When I was 18, I decided I would learn to meditate. It was the 70’s—days of peace, love, rock music, and meditation. Transcendental Meditation. Go to a workshop, receive a mantra and experience health, focus, and calm with just 15 minutes of practice twice a day. That was the promise. I was a driven, over-achieving student at the time, and prided myself on my peaceful exterior persona. Since I was headed off to college, meditation sounded like the perfect tool for cultivating that persona while succeeding academically. I signed up for a workshop.

 

On the day of the workshop, as I registered and took my seat in the lecture hall, something began to stir in me. I had a sense of excitement and anticipation that surprised me. I had no idea what to expect, but somehow I resonated with the people who were running the workshop, and giving the lecture: they all had a sense of calm that was palpable.
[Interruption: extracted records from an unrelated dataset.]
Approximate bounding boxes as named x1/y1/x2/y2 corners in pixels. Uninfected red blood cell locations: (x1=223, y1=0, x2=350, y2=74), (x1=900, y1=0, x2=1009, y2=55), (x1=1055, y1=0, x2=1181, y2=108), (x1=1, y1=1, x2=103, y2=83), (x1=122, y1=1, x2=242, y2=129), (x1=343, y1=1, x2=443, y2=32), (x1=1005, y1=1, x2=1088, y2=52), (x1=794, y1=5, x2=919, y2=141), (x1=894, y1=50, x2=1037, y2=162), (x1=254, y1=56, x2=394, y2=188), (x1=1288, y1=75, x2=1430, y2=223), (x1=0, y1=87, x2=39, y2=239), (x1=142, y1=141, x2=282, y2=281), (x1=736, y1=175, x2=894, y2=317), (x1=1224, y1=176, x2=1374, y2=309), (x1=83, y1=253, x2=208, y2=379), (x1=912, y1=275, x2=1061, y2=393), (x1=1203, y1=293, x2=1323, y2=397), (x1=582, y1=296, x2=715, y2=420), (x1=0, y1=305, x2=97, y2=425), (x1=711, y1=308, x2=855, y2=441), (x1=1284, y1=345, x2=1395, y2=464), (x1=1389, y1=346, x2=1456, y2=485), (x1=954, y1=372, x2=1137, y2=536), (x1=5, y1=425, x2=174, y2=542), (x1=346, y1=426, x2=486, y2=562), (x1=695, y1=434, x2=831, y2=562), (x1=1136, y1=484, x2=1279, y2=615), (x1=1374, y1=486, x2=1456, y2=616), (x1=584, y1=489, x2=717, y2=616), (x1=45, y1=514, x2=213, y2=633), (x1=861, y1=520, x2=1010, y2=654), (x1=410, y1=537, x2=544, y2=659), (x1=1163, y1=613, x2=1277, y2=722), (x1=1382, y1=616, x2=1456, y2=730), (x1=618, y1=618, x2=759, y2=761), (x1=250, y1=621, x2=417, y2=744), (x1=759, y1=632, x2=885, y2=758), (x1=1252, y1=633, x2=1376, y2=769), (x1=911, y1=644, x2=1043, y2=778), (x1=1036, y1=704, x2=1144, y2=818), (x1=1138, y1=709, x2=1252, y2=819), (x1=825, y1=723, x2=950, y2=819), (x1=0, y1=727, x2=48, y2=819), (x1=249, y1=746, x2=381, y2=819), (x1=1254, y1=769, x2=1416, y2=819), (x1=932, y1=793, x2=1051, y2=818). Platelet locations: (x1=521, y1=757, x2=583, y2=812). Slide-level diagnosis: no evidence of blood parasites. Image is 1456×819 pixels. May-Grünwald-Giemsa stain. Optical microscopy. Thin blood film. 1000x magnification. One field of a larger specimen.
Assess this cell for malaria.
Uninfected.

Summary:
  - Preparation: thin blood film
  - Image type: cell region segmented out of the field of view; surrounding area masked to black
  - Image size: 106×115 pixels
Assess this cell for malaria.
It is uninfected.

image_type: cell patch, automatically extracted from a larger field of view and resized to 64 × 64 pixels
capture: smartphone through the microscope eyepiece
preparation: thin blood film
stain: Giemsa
I listened to their words and the stories they told about people who had changed their lives with meditation, but it was something beyond the words that was connecting with me, stirring me. I wanted what they had.

 

After the lecture we waited to go into a small dimly-lit room where we would be given a mantra. When it was my turn, I dutifully went into the room, sat in the chair, and had a mantra whispered in my ear. I started slowly, silently repeating the mantra in my head, over and over, sinking into the chair. My breathing slowed and became rhythmic and deep. And then, I felt all of my muscles let go and relax, muscles I didn’t even know I had. Apparently, I had been holding a low level of continuous tension in my body that I wasn’t even aware of until it let go. What a relief. Each step of this process happened so gently and organically. My mind was following all this in a quiet state of wonder. And, finally, miracle of miracles, my mind commentary stopped. I found myself in an amazing expanded silence and sense of peace that felt bigger, greater than my mind. I had never realized that my mind had been continually talking, commenting, instructing. Until it stopped. What a relief. I felt as if I had stepped through a doorway into a vast peaceful place where I was expanded and connected to everything through a scintillating energy. I had left my mind at the door, silent, observing.

 

At the time, I didn’t realize that I had gone through all the steps to quiet the mind and open the heart: give the mind a simple, repetitive focus, breathe fully and rhythmically, relax physically, and gently allow the door to open. I did not realize what I would learn later as a doctor and a healer: that this Heart place could be tapped for profound insight and healing in serious or unremitting illnesses. At 18, I just enjoyed the feeling when my mind stopped its chatter, and I thought of this as the ultimate way to relax. I was grateful to have discovered this peaceful place to go.

 

This was the first time that I had an awareness of my mind separate from the peaceful part of my being. I continued to practice my meditation, and it was helpful. I became more calm and focused. But as soon as I would open my eyes after meditation, my mind would begin again with the “to do” list and the commentary.

 

There are two ways of experiencing life: Mind and Heart.

 

The first step is to become aware of our mind chatter, by getting relief from it. Then we can get in touch with our inner world. The next step is to cultivate the heart and train the mind to be still until it is needed to serve our greater self.

 

Susan’s Meditation: My friend Susan who teaches meditation speaks about the relief from stress offered by meditation. She mentioned that meditation is first a practice to quiet the “monkey mind”, which allow us to have rapt attention to the person we are with. This, she says, I the highest form of love. Rapt attention, I thought. Yes, and the highest form of this practice is to cultivate rapt attention for oneself—listening to our own heart, the greatest form of love.